Transcribe the following listing verbatim, reproducing every line in its original order and form.
─── DATASET CONTENT
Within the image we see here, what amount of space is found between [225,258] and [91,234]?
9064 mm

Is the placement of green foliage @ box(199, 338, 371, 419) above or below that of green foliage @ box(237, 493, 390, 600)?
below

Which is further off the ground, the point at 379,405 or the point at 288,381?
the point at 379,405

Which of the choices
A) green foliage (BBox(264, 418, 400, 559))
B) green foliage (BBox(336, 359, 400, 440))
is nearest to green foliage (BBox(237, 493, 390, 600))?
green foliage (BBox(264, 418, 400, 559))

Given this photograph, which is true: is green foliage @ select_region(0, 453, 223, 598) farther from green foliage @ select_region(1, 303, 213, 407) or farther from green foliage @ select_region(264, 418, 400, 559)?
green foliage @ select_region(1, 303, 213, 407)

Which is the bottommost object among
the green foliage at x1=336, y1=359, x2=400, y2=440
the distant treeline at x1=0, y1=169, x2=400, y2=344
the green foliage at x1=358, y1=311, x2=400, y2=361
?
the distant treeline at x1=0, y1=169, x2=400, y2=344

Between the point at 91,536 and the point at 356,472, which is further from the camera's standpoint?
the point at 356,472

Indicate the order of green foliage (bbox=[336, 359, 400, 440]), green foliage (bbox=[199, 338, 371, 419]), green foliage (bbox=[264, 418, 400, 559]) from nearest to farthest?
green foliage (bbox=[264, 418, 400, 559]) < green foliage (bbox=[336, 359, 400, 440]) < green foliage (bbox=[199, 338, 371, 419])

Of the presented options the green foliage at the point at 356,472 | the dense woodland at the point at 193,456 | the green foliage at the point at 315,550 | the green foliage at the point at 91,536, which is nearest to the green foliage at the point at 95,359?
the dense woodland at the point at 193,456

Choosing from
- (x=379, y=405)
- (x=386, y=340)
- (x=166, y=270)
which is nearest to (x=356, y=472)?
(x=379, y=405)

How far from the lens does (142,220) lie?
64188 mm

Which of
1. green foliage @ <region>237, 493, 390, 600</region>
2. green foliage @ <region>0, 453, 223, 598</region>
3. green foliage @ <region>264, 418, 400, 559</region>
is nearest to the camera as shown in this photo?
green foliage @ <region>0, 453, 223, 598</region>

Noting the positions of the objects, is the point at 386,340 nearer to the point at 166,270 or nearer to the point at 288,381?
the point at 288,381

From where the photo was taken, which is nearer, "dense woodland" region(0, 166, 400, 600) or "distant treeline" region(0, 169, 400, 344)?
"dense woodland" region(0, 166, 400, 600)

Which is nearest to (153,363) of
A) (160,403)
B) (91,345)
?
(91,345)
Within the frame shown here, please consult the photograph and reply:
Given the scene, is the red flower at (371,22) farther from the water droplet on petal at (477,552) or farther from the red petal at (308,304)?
──────
**WORKED SOLUTION**
Within the image we see here, what amount of space is found between [225,258] and [91,234]?
9064 mm

Is the placement of green foliage @ box(199, 338, 371, 419) above or below that of green foliage @ box(237, 493, 390, 600)?
below

Which is further off the ground, the point at 379,405 or the point at 288,381?
the point at 379,405

Which of the choices
A) green foliage (BBox(264, 418, 400, 559))
B) green foliage (BBox(336, 359, 400, 440))
is nearest to green foliage (BBox(237, 493, 390, 600))?
green foliage (BBox(264, 418, 400, 559))

Given this photograph, which is true: is green foliage @ select_region(0, 453, 223, 598) farther from green foliage @ select_region(1, 303, 213, 407) or farther from green foliage @ select_region(264, 418, 400, 559)?
green foliage @ select_region(1, 303, 213, 407)

Which is the bottommost object among
the green foliage at x1=336, y1=359, x2=400, y2=440
the distant treeline at x1=0, y1=169, x2=400, y2=344
the green foliage at x1=358, y1=311, x2=400, y2=361
?
the distant treeline at x1=0, y1=169, x2=400, y2=344

Between the point at 91,536 and the point at 356,472, which is further from the camera's standpoint?
the point at 356,472

Indicate the order of green foliage (bbox=[336, 359, 400, 440]), green foliage (bbox=[199, 338, 371, 419]), green foliage (bbox=[264, 418, 400, 559]) from nearest to farthest?
green foliage (bbox=[264, 418, 400, 559]) < green foliage (bbox=[336, 359, 400, 440]) < green foliage (bbox=[199, 338, 371, 419])

Of the presented options the green foliage at the point at 356,472 | the dense woodland at the point at 193,456 | the green foliage at the point at 315,550 | the green foliage at the point at 91,536, which is nearest to the green foliage at the point at 95,359?
the dense woodland at the point at 193,456

Choosing from
- (x=379, y=405)
- (x=386, y=340)
- (x=166, y=270)
which is nearest to (x=356, y=472)?
(x=379, y=405)

How far from the lens does (142,220) lie?
64188 mm

Which of
1. green foliage @ <region>237, 493, 390, 600</region>
2. green foliage @ <region>0, 453, 223, 598</region>
3. green foliage @ <region>264, 418, 400, 559</region>
is nearest to the camera as shown in this photo?
green foliage @ <region>0, 453, 223, 598</region>

Noting the positions of the objects, is the point at 386,340 nearer to the point at 166,270 or nearer to the point at 288,381?
the point at 288,381

From where the photo was taken, which is nearer, "dense woodland" region(0, 166, 400, 600) or "distant treeline" region(0, 169, 400, 344)?
"dense woodland" region(0, 166, 400, 600)

Which is nearest to (153,363) of
A) (160,403)
B) (91,345)
?
(91,345)
Within the frame shown here, please consult the photograph and reply:
Given the scene, is the red flower at (371,22) farther from the water droplet on petal at (477,552) or farther from the red petal at (308,304)?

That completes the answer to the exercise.